Given request:
How many lines in the material below contain the word "image"? Reply with the number alone.

┌──

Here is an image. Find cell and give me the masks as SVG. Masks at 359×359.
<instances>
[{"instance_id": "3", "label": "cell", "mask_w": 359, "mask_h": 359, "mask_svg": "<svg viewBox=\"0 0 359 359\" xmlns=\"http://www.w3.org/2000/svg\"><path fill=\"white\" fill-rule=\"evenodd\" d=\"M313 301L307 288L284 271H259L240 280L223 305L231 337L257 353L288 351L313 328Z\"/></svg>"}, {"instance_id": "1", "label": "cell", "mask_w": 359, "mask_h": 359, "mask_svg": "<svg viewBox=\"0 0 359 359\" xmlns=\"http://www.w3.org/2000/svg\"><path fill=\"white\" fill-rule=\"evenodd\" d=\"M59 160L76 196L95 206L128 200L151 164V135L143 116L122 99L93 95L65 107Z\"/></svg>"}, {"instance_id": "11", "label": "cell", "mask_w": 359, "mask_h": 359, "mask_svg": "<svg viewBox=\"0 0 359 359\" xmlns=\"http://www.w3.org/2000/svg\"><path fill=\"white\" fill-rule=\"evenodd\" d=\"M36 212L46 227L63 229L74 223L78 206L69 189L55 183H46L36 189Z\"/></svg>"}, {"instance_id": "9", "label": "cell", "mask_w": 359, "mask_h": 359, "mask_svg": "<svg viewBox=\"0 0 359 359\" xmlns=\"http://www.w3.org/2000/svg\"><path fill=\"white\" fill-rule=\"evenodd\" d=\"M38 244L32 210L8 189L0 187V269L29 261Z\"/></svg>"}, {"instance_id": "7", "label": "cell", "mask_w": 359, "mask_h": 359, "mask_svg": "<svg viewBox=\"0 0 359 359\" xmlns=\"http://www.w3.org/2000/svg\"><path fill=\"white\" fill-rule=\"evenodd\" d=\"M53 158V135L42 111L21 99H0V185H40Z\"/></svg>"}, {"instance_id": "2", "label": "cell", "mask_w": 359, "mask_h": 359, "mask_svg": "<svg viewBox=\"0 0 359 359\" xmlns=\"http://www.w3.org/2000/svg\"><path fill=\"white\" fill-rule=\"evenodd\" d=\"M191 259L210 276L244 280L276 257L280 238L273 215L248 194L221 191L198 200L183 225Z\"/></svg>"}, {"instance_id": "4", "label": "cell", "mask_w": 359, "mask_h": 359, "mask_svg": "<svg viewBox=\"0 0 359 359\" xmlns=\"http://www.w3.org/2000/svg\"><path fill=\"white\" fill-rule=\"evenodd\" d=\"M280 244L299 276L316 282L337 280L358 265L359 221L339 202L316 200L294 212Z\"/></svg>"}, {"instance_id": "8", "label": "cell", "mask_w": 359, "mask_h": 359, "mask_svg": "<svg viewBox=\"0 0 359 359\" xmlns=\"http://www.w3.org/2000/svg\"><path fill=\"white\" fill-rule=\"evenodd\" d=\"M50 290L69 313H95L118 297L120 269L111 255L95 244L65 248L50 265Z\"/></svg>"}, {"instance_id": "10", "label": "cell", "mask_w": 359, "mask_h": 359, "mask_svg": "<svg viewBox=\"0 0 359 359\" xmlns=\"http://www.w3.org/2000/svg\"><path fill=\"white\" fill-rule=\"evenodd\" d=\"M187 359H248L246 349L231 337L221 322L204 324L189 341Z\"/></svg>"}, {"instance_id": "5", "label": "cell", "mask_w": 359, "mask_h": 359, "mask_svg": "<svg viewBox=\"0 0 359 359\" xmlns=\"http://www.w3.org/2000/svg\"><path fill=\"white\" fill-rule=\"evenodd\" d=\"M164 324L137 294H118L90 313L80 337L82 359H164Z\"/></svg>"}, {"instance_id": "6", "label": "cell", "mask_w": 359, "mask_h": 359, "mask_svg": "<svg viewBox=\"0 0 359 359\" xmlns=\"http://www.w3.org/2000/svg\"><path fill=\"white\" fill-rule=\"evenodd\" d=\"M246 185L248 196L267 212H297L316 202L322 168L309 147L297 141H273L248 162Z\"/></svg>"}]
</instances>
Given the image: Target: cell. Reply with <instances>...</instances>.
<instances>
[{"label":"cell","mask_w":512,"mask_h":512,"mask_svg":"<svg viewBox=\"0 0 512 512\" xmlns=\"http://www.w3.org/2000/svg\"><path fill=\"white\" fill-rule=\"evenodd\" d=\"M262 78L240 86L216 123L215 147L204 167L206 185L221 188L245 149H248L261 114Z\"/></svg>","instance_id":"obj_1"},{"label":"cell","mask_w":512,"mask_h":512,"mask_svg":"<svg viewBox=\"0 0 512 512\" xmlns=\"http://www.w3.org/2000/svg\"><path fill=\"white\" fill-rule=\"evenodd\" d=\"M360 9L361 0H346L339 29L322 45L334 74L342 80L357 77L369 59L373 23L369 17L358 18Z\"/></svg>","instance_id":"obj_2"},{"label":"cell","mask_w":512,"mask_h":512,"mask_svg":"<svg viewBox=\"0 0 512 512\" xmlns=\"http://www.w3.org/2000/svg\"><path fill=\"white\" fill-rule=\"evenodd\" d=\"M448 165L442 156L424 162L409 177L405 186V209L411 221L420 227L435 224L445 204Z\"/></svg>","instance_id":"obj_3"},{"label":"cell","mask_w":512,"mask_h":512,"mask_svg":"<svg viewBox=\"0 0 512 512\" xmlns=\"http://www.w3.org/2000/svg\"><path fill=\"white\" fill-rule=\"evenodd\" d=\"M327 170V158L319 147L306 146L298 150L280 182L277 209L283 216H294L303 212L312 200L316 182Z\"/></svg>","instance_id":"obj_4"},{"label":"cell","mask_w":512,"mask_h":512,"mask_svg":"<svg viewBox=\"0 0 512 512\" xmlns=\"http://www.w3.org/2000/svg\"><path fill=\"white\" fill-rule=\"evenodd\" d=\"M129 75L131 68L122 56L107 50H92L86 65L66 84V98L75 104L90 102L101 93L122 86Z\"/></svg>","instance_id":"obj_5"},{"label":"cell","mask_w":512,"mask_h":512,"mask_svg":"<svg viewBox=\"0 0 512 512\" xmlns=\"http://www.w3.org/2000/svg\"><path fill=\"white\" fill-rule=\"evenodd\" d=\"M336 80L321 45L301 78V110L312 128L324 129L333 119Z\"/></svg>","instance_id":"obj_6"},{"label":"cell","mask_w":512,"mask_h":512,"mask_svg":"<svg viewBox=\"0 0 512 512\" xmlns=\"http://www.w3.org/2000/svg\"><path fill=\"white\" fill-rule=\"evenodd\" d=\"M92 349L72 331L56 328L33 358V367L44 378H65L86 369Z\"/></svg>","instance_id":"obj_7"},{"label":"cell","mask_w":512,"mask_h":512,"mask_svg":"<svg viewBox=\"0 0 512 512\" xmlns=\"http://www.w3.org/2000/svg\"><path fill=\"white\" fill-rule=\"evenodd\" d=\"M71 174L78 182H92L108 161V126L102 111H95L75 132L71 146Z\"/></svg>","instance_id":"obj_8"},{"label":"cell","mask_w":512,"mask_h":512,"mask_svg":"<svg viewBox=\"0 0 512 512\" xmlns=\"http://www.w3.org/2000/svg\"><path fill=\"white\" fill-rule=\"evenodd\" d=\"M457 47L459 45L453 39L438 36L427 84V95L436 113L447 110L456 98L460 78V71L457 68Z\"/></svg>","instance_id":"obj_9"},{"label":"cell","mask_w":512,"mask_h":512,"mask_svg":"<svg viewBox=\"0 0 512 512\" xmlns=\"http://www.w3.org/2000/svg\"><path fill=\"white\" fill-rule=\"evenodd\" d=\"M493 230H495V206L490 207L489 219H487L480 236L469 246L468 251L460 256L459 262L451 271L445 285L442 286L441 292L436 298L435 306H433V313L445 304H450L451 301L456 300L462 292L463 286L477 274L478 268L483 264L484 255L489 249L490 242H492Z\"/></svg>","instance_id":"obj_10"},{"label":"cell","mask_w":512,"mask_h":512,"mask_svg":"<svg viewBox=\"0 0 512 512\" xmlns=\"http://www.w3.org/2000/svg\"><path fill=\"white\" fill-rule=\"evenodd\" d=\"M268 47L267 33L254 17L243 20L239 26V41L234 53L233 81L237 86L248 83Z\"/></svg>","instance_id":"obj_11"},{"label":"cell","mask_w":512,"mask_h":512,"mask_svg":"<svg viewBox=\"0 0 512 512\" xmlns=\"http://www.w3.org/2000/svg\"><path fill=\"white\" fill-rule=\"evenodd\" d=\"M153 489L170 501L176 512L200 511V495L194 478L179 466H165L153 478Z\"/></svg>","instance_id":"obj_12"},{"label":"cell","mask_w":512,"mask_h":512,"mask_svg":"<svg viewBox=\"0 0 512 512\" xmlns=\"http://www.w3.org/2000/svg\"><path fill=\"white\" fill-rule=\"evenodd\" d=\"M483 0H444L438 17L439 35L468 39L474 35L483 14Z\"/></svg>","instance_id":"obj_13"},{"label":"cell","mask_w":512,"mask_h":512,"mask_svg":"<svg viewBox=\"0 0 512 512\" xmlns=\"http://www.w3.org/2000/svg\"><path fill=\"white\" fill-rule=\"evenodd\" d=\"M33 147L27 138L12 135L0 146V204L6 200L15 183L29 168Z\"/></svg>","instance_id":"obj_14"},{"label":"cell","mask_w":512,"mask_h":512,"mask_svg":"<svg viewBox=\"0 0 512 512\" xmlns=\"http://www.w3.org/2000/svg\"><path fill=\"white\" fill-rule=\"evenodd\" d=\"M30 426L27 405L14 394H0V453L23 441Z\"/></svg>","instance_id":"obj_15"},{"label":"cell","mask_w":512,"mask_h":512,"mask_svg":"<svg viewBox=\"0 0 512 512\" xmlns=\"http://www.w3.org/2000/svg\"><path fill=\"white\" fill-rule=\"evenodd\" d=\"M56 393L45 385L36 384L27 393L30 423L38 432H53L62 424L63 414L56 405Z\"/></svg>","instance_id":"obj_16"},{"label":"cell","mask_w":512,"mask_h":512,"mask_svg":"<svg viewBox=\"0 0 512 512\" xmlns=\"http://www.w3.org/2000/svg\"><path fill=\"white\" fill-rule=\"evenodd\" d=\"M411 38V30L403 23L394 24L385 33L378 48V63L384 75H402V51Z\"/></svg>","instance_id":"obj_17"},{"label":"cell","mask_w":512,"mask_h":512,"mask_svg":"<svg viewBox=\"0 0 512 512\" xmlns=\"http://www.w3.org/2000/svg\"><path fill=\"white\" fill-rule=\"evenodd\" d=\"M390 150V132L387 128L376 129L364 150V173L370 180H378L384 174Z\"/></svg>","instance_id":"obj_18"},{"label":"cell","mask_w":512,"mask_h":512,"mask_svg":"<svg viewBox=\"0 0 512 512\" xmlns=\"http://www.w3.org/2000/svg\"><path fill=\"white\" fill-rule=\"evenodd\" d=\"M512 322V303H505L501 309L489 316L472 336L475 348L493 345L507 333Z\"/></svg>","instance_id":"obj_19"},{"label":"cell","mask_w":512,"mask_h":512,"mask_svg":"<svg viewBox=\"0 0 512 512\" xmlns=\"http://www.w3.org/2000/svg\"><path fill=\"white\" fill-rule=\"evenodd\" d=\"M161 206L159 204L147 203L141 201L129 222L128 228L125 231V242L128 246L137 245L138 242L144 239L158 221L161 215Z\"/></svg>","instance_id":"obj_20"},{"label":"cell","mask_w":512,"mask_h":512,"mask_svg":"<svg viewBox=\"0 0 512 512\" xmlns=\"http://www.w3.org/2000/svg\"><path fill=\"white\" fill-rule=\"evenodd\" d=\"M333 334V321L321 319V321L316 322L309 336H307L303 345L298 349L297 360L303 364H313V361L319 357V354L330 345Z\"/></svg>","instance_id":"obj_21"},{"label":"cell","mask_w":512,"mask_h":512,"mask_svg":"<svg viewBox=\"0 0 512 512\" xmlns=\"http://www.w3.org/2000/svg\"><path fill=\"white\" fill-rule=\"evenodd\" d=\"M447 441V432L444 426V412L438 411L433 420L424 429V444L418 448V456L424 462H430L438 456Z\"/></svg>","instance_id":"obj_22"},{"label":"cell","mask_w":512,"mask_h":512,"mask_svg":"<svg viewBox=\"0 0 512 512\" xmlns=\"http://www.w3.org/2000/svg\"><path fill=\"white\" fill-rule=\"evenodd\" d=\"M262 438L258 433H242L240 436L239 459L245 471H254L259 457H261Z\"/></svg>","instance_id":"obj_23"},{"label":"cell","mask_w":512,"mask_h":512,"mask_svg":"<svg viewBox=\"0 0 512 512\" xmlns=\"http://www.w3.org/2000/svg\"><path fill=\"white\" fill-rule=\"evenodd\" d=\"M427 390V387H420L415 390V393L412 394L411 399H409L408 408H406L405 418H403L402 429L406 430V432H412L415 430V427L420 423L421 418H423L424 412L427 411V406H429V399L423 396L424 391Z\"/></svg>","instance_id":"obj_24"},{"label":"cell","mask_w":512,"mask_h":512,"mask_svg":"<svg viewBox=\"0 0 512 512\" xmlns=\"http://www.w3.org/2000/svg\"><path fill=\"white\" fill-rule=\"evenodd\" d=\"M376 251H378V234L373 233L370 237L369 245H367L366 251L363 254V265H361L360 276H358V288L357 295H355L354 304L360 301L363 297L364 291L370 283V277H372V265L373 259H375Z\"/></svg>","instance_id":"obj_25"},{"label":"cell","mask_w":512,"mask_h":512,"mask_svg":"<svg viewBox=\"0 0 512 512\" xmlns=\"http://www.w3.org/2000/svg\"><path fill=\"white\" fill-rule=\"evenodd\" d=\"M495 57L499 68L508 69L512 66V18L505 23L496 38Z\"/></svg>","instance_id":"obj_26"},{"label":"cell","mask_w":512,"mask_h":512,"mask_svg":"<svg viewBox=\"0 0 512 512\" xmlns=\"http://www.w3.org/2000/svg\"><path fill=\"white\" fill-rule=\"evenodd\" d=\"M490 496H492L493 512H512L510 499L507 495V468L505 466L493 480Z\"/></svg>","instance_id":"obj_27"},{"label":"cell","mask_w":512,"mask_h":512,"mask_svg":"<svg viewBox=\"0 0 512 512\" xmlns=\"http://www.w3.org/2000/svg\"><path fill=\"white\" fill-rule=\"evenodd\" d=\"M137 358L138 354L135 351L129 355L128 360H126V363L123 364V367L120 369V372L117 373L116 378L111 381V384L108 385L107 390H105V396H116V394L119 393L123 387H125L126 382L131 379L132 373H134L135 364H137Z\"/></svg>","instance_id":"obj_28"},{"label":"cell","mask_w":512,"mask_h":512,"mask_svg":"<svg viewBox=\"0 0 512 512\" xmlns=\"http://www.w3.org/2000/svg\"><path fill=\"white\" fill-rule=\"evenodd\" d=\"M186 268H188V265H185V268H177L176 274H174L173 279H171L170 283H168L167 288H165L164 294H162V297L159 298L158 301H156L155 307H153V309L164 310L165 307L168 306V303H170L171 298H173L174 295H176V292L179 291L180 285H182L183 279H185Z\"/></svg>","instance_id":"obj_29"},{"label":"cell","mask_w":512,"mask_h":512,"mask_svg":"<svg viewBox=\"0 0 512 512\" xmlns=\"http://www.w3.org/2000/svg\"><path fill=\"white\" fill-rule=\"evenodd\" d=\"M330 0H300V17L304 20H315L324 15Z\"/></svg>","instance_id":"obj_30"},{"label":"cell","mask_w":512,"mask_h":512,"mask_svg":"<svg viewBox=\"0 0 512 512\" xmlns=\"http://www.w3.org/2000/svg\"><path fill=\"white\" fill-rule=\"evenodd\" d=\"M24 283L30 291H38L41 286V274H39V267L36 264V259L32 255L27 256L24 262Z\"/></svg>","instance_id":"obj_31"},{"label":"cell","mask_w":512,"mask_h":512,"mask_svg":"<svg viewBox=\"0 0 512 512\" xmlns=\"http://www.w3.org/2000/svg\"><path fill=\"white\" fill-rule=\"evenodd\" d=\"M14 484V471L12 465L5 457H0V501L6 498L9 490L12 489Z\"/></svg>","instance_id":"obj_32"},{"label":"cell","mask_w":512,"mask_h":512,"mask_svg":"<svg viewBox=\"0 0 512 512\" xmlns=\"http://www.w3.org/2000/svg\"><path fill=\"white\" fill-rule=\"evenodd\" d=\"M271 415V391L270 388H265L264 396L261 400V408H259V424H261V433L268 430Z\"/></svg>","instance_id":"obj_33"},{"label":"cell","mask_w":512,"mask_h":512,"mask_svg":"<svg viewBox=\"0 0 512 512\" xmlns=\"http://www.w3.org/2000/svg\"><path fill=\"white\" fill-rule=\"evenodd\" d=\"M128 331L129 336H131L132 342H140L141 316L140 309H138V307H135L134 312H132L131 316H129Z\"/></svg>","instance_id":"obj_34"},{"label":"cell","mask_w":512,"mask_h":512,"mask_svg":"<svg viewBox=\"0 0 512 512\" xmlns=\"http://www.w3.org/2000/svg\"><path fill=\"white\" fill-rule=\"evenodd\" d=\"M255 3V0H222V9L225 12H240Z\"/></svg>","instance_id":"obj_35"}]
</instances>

└──

Answer to this task:
2